BACKGROUND: Families supporting children with complex needs are significantly more distressed and economically disadvantaged than families of children without disability and delay. What is not known is the associations and costs of parental psychiatric distress within a multi-diagnosis group of special needs children. METHODS: In this cross-sectional survey, families were identified from the Children's Treatment Network. Families were eligible if the child was aged 0-19 years, resided in Simcoe/York, and if there were multiple family needs (n = 429). RESULTS: Some 42% of surveyed parents exhibited symptoms (mild to severe) of psychiatric distress. The presence of these symptoms was associated with reports of poorer social support, family dysfunction, greater adverse impact of the child's situation on the family, poorer child behaviour, unfavourable parenting styles and poorer child psychosocial functioning.

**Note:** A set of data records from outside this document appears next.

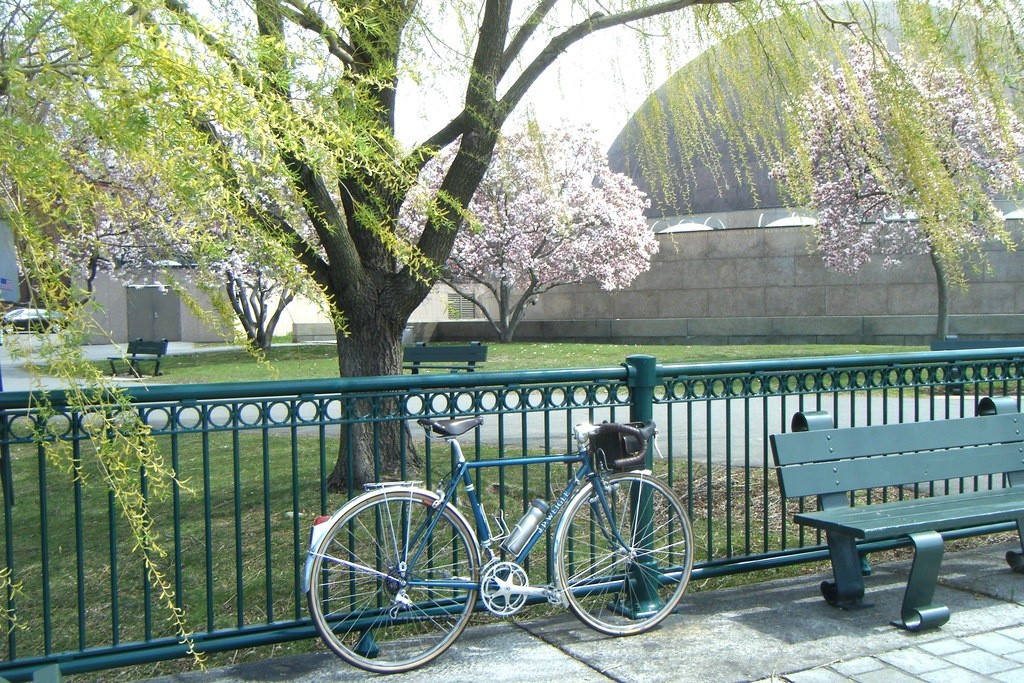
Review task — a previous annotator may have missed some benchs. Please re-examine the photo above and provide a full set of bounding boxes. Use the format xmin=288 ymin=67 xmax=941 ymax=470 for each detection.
xmin=107 ymin=337 xmax=169 ymax=378
xmin=929 ymin=333 xmax=1024 ymax=395
xmin=402 ymin=341 xmax=488 ymax=375
xmin=769 ymin=395 xmax=1024 ymax=633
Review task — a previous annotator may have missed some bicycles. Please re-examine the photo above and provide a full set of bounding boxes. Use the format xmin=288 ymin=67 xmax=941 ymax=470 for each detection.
xmin=302 ymin=415 xmax=696 ymax=676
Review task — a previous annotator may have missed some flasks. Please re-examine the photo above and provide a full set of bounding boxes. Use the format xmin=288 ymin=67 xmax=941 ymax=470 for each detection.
xmin=500 ymin=493 xmax=553 ymax=557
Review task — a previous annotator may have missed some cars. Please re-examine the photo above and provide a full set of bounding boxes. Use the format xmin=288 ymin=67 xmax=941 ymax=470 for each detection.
xmin=0 ymin=306 xmax=72 ymax=334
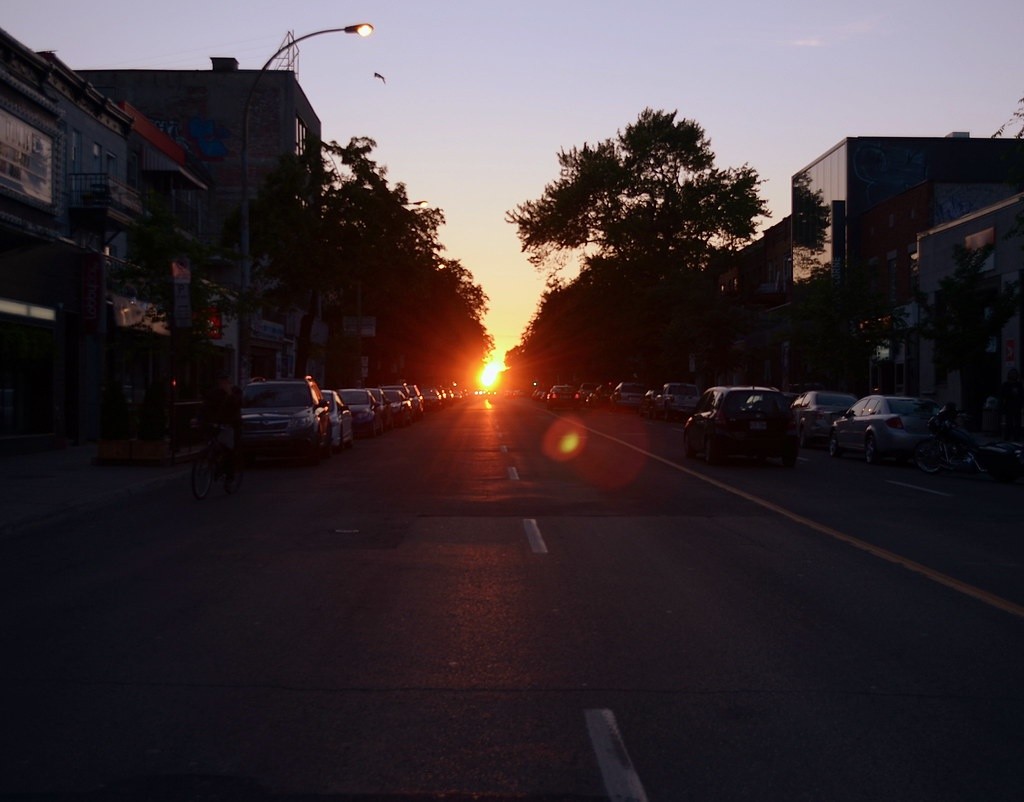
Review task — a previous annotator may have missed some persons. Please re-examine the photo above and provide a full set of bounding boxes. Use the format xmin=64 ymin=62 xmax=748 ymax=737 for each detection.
xmin=189 ymin=370 xmax=243 ymax=482
xmin=1000 ymin=368 xmax=1024 ymax=442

The severity of the child's physical dysfunction was not related to parents/guardians most knowledgeable symptoms of psychiatric distress. Total parent costs were higher and children's uses of primary care services were higher in parents with symptoms of psychiatric distress. CONCLUSION: Parent symptoms of psychiatric distress are a significant societal concern in families with complex needs children. Children's rehabilitation efforts need to incorporate parental mental health assessment and treatment into existing programmes. This could lead to decreases in direct and indirect healthcare utilisation costs.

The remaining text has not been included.